_TASK MATERIAL_.
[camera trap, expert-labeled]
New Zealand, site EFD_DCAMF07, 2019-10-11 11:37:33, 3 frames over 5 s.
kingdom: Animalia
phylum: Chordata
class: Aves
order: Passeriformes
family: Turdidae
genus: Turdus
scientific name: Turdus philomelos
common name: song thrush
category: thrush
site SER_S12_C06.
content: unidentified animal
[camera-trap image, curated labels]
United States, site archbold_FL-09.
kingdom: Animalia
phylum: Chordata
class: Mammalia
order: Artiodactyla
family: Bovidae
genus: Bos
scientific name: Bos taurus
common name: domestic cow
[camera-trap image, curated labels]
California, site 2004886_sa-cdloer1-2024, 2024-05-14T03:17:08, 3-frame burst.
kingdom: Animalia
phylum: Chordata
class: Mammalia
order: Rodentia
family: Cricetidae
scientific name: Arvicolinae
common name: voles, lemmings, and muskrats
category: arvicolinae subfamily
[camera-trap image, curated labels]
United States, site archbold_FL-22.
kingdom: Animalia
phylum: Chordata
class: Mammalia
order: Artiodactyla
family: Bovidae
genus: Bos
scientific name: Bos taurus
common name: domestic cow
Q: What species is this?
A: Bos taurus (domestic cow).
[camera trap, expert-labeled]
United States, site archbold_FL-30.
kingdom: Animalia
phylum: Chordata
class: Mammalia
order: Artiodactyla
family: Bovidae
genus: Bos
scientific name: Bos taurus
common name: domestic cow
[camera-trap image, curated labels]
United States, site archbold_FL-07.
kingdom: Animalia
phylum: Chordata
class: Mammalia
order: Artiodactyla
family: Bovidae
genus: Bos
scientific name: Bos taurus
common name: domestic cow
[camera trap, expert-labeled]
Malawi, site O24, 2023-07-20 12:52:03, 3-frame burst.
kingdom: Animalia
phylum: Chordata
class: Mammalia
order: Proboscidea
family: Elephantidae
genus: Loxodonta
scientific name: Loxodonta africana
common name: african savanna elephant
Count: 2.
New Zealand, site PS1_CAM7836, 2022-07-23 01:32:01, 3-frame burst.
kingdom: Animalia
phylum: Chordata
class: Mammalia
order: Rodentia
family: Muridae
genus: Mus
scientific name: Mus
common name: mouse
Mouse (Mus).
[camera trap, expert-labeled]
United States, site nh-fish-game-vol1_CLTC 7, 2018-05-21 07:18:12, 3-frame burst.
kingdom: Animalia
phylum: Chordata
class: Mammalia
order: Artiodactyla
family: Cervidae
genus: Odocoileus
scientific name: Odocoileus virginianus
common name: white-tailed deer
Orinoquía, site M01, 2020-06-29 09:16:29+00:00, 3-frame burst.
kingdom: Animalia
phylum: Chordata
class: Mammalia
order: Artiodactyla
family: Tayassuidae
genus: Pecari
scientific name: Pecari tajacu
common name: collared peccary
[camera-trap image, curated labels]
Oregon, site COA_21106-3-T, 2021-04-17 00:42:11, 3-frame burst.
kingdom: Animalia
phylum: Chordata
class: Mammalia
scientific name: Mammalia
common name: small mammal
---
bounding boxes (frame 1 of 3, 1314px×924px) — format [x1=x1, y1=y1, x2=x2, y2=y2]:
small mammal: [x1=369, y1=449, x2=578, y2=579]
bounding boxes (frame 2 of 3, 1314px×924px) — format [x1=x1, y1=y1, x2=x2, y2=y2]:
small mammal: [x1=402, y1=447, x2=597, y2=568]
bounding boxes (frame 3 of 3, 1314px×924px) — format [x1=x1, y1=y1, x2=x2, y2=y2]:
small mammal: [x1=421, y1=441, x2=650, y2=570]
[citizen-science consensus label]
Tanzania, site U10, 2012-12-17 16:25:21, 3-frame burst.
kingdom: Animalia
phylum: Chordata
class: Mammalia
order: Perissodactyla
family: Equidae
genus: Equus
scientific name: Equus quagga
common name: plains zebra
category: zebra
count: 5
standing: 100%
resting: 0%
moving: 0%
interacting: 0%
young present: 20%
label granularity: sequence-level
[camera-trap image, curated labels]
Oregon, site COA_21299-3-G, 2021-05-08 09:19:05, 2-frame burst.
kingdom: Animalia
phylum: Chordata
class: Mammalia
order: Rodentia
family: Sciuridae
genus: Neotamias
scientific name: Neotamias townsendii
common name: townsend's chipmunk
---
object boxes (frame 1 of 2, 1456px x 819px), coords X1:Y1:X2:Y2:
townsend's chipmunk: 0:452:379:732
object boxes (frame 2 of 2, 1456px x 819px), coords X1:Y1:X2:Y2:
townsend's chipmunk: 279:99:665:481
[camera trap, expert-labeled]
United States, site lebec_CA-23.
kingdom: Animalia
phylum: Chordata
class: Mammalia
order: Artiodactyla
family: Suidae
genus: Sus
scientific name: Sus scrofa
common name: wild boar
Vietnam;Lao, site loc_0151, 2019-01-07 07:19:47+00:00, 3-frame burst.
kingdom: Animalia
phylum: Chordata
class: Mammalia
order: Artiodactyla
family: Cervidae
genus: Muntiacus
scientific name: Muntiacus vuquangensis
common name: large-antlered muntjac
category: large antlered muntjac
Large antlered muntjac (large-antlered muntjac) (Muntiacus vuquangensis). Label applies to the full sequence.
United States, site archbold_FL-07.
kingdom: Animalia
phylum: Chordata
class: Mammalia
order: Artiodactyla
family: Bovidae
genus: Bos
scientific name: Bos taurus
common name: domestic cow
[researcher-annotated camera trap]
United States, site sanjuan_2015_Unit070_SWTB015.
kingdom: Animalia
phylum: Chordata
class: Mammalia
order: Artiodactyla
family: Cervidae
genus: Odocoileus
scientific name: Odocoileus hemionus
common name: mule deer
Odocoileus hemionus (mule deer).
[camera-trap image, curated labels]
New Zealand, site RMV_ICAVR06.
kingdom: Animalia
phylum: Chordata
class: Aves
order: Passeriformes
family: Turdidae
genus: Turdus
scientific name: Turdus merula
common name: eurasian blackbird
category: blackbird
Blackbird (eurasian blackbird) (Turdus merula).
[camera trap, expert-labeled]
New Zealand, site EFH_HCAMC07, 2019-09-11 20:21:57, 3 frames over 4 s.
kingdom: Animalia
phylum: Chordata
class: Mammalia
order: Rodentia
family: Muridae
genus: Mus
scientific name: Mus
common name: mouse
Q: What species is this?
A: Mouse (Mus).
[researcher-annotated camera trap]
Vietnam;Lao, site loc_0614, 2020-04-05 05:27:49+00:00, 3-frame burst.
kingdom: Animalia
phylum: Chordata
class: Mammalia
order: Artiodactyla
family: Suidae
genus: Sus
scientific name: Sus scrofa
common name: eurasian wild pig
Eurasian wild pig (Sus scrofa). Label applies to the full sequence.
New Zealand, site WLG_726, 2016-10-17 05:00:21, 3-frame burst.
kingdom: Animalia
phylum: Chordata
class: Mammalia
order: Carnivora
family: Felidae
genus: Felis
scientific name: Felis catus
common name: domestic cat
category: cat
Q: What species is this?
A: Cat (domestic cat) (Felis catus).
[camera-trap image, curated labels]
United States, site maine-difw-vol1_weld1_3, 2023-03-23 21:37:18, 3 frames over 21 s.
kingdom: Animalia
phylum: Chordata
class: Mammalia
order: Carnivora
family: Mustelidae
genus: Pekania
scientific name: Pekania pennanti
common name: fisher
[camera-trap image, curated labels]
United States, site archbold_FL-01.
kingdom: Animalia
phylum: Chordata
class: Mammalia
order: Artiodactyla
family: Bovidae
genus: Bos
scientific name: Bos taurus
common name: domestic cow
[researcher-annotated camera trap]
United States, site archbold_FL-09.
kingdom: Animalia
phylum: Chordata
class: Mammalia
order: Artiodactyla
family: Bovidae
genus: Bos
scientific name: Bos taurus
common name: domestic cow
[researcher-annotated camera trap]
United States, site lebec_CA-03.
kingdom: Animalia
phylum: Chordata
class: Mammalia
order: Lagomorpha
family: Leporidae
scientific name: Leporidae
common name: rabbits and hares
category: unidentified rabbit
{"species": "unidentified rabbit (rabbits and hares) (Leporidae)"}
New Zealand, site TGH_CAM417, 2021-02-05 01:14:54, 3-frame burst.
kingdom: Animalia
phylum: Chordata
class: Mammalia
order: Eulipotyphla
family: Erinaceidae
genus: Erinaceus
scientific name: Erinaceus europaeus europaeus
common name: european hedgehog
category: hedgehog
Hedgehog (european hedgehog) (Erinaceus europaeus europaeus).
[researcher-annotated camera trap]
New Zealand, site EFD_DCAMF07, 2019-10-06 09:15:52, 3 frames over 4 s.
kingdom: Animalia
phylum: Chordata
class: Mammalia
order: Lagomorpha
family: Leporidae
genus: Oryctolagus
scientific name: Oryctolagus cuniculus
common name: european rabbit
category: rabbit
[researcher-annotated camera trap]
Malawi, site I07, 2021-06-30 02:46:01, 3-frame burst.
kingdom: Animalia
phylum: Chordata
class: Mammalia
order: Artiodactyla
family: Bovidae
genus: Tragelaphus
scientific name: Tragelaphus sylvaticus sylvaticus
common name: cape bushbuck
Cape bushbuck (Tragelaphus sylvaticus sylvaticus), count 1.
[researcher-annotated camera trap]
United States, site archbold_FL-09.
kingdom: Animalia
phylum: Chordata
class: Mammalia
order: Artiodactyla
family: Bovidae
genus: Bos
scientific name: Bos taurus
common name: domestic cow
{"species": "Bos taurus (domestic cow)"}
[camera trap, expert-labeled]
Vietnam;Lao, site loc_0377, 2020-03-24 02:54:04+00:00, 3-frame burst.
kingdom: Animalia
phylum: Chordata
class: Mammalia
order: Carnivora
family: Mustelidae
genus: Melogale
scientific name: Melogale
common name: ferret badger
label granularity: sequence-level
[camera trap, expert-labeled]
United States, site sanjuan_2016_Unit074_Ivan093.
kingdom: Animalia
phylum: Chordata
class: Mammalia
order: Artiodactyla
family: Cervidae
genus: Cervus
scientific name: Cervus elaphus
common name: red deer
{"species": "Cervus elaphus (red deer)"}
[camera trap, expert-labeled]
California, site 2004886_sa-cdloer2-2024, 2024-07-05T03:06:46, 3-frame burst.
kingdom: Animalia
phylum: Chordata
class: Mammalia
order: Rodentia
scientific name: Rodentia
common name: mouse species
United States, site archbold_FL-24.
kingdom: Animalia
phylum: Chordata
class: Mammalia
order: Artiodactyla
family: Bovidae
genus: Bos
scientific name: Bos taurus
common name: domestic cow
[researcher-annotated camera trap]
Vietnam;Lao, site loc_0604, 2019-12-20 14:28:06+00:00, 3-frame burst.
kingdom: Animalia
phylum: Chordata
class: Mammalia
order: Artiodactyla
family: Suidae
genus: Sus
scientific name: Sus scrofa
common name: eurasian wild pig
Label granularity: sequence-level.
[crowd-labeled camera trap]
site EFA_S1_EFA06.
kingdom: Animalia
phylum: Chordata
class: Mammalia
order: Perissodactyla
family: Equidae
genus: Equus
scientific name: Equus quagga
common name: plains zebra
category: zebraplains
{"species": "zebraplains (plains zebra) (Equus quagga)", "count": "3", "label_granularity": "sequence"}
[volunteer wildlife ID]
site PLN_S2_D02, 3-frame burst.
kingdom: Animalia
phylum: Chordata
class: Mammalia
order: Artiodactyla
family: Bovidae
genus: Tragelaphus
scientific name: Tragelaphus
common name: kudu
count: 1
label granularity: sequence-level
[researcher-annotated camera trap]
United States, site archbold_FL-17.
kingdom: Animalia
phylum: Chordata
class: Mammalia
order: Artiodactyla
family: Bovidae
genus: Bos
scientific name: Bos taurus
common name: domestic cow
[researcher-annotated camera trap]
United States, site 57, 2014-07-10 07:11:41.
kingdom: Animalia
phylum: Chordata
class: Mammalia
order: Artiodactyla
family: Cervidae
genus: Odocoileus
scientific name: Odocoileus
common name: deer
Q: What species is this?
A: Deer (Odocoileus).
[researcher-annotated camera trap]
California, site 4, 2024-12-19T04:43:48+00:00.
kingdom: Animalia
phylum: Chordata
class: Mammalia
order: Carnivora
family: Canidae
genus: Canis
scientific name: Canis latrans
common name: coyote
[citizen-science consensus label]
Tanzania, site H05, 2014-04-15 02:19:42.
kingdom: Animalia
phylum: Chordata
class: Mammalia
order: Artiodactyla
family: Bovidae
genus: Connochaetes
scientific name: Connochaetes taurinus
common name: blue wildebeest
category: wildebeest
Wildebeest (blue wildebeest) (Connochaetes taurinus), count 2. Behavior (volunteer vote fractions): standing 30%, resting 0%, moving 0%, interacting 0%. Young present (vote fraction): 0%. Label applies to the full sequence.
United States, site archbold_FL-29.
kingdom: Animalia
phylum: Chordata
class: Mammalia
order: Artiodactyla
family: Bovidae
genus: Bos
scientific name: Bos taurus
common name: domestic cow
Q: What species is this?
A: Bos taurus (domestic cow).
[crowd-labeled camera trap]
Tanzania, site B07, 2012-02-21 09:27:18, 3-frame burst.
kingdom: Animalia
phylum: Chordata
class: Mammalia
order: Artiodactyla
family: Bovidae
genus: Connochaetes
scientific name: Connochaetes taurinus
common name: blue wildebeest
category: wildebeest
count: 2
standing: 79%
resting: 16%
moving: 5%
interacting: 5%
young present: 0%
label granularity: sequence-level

_PROBLEM TO WORK ON_. Which lines in the records above hold the string "frames"? Copy each of them.

_WORKED SOLUTION_.
New Zealand, site EFD_DCAMF07, 2019-10-11 11:37:33, 3 frames over 5 s.
New Zealand, site EFH_HCAMC07, 2019-09-11 20:21:57, 3 frames over 4 s.
United States, site maine-difw-vol1_weld1_3, 2023-03-23 21:37:18, 3 frames over 21 s.
New Zealand, site EFD_DCAMF07, 2019-10-06 09:15:52, 3 frames over 4 s.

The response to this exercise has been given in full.